While leaving the pictures out, set down only the lines from the one with "Wallabies star Kurtley" through the end of the records, exactly as they stand.

Crawled caption data:
[Start of Attachment]
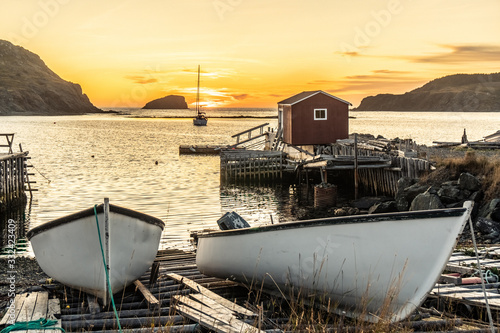 Small fishing boats beached on a wooden ramp and a small boathouse and a doc in Canvas Print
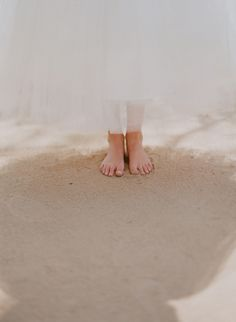 dress and feet in the sand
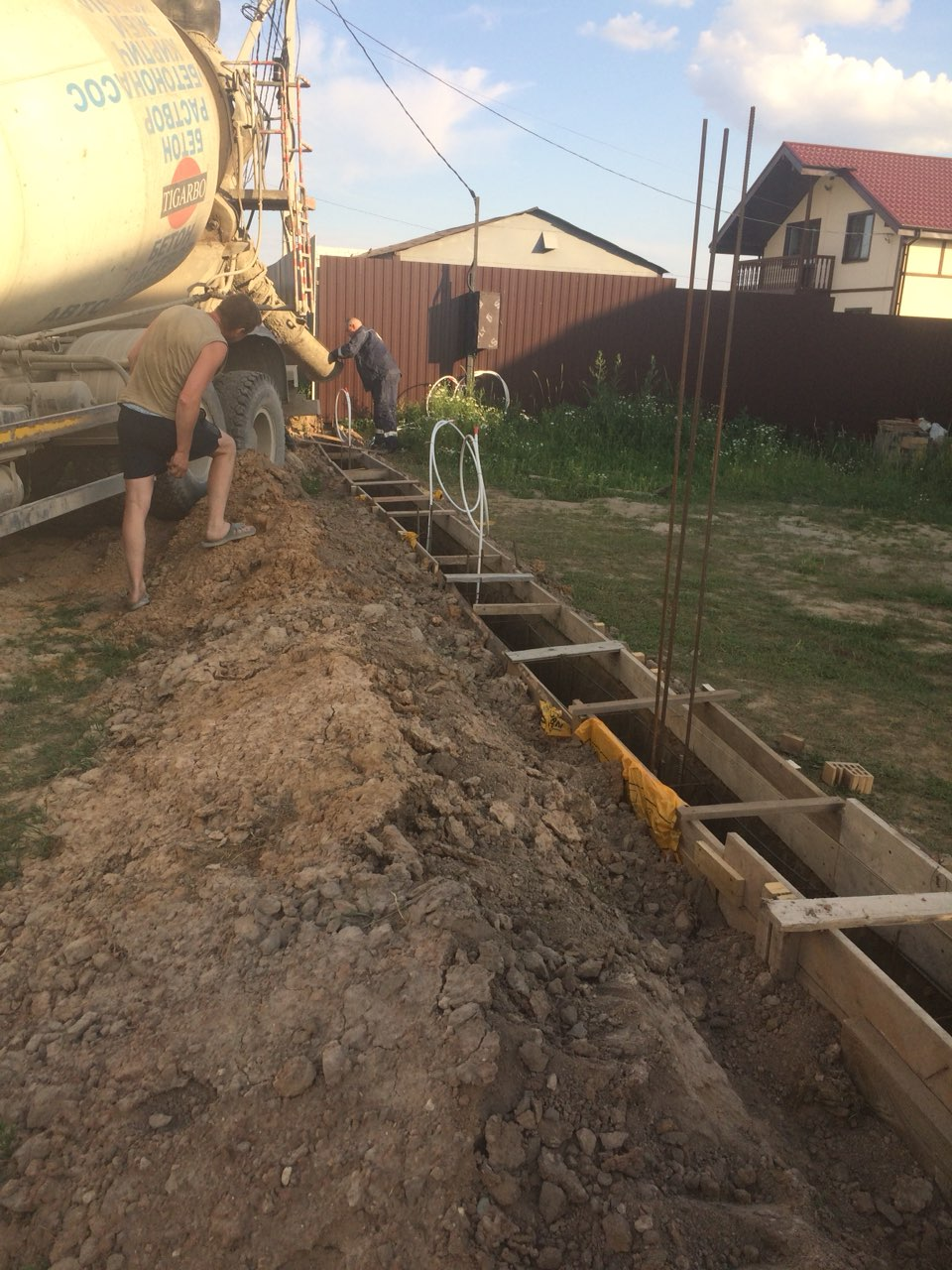 Заливка бетона в опалубкуленточного фундамента для забора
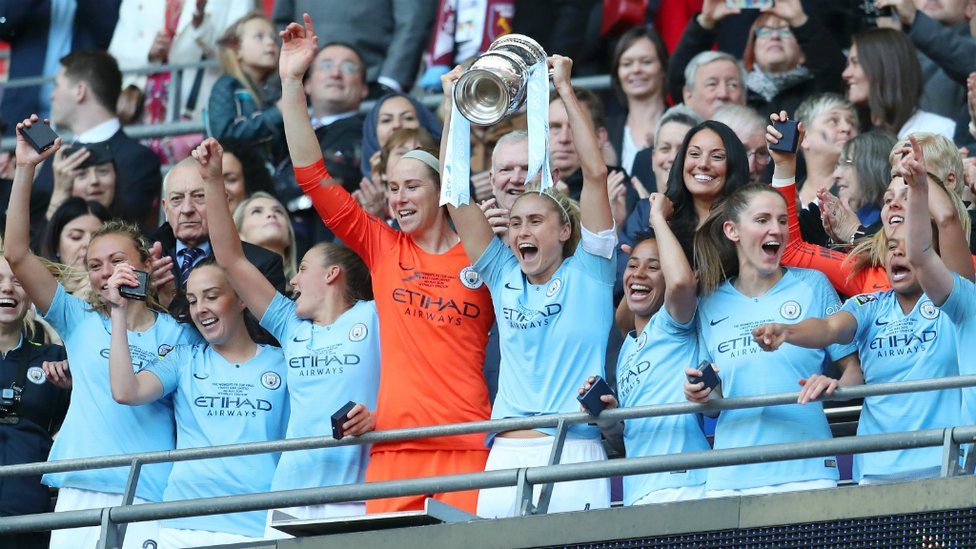 UP FOR THE CUP : Skipper Steph Houghton hoists the FA Cup aloft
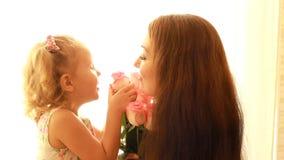 Mamma e figlia con un mazzo delle rose dei fiori Il concetto di un giorno o di un compleanno del ` s della madre archivi video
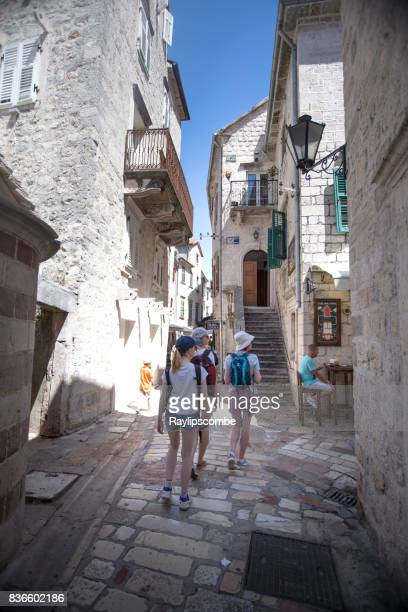 Tourists wandering around small shops Kotor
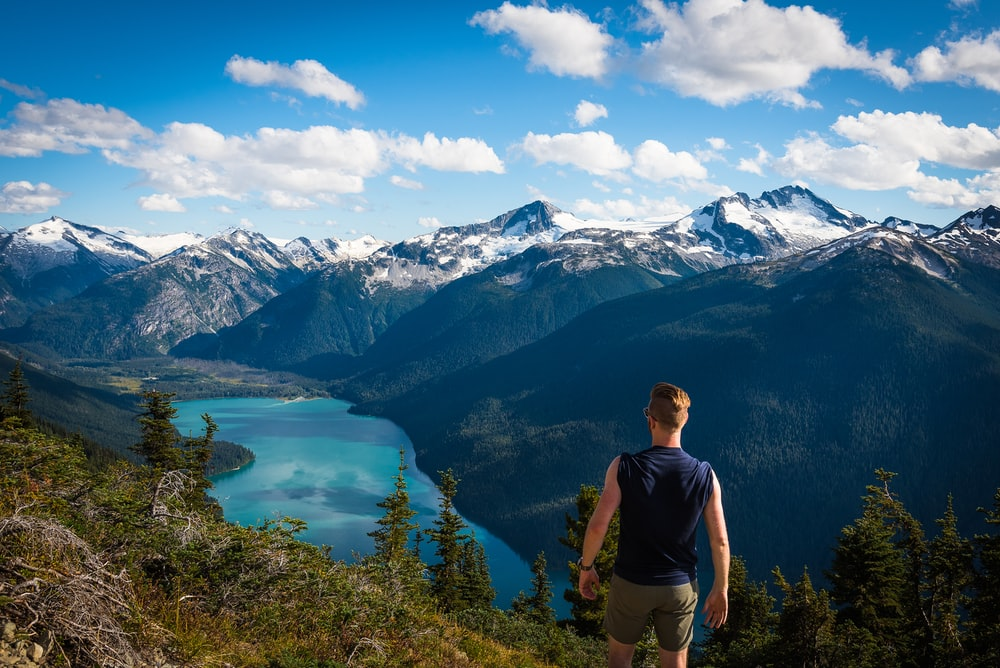 man standing facing body of water and mountains during daytime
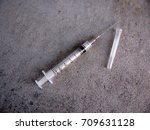 syringe and needle on concrete... | Shutterstock . vector #709631128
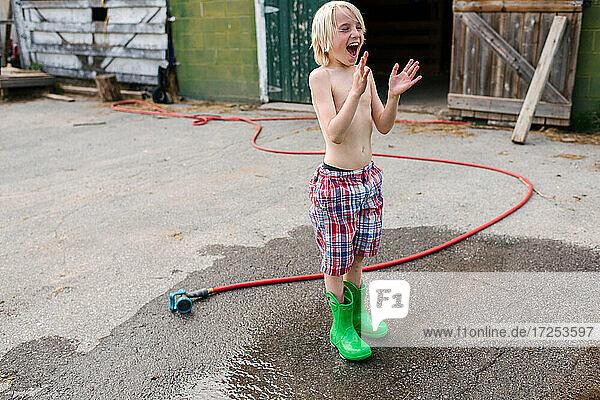 Canada  Ontario  Kingston  Shirtless boy playing with gardening hose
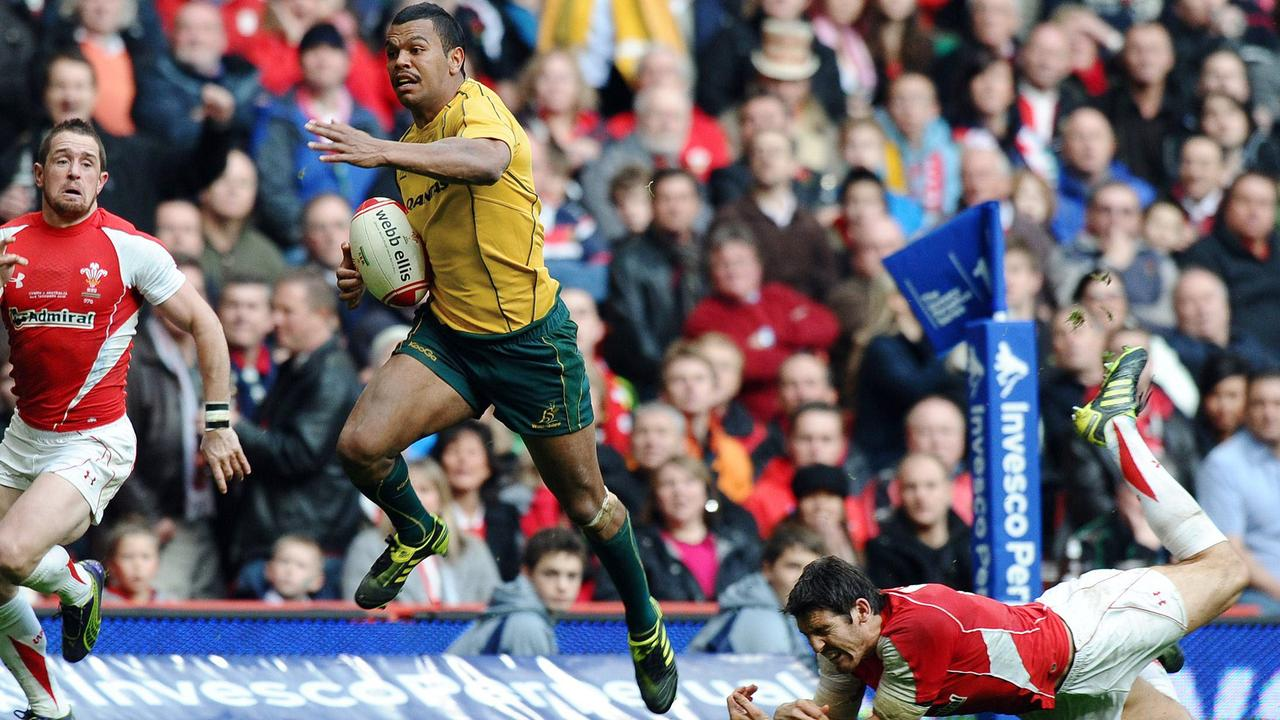 Wallabies star Kurtley Beale breaks through to score a try against Wales in Cardiff in 2010.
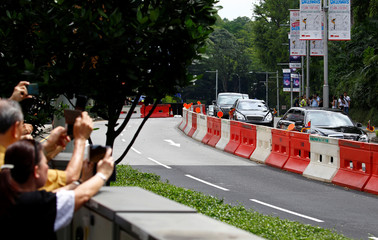 Members of the public watch the motorcade of North Korea's leader Kim Jong Un heading back to St. Regis Hotel in Singapore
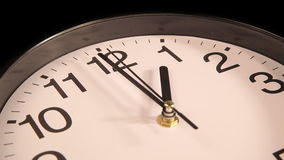 Clock on the wall. Clock black on the wall, 13:00 stock video footage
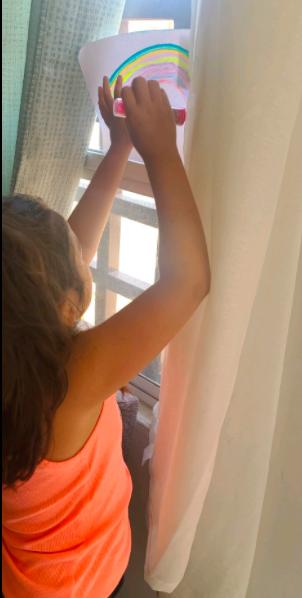Girl holding up rainbow drawing to window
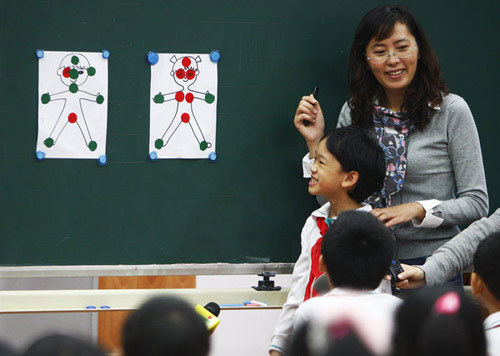 "A teacher teaches students in a sex education class called ""Traffic Lights for Our Bodies,"" at a primary school affiliated with the Shanghai University of Science and Technology, Oct 24, 2011. In the class, children are taught about their private parts, as well as how to protect themselves in accordance with rules described in the sex education book ""Boys and Girls."" This is the first sex education textbook to be introduced to pupils in Shanghai after numerous debates on early-childhood sex education in China. The book is expected to be introduced to students at 18 primary schools in the trial phase."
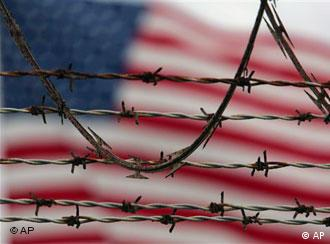A blurred view of a US flag behind the barbed and razor-wire at the Guantanamo Bay camp in Cuba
[End of Attachment]
| Task answer |
 Wallabies star Kurtley Beale breaks through to score a try against Wales in Cardiff in 2010.
 Members of the public watch the motorcade of North Korea's leader Kim Jong Un heading back to St. Regis Hotel in Singapore
 Clock on the wall. Clock black on the wall, 13:00 stock video footage
Girl holding up rainbow drawing to window
 "A teacher teaches students in a sex education class called ""Traffic Lights for Our Bodies,"" at a primary school affiliated with the Shanghai University of Science and Technology, Oct 24, 2011. In the class, children are taught about their private parts, as well as how to protect themselves in accordance with rules described in the sex education book ""Boys and Girls."" This is the first sex education textbook to be introduced to pupils in Shanghai after numerous debates on early-childhood sex education in China. The book is expected to be introduced to students at 18 primary schools in the trial phase."
A blurred view of a US flag behind the barbed and razor-wire at the Guantanamo Bay camp in Cuba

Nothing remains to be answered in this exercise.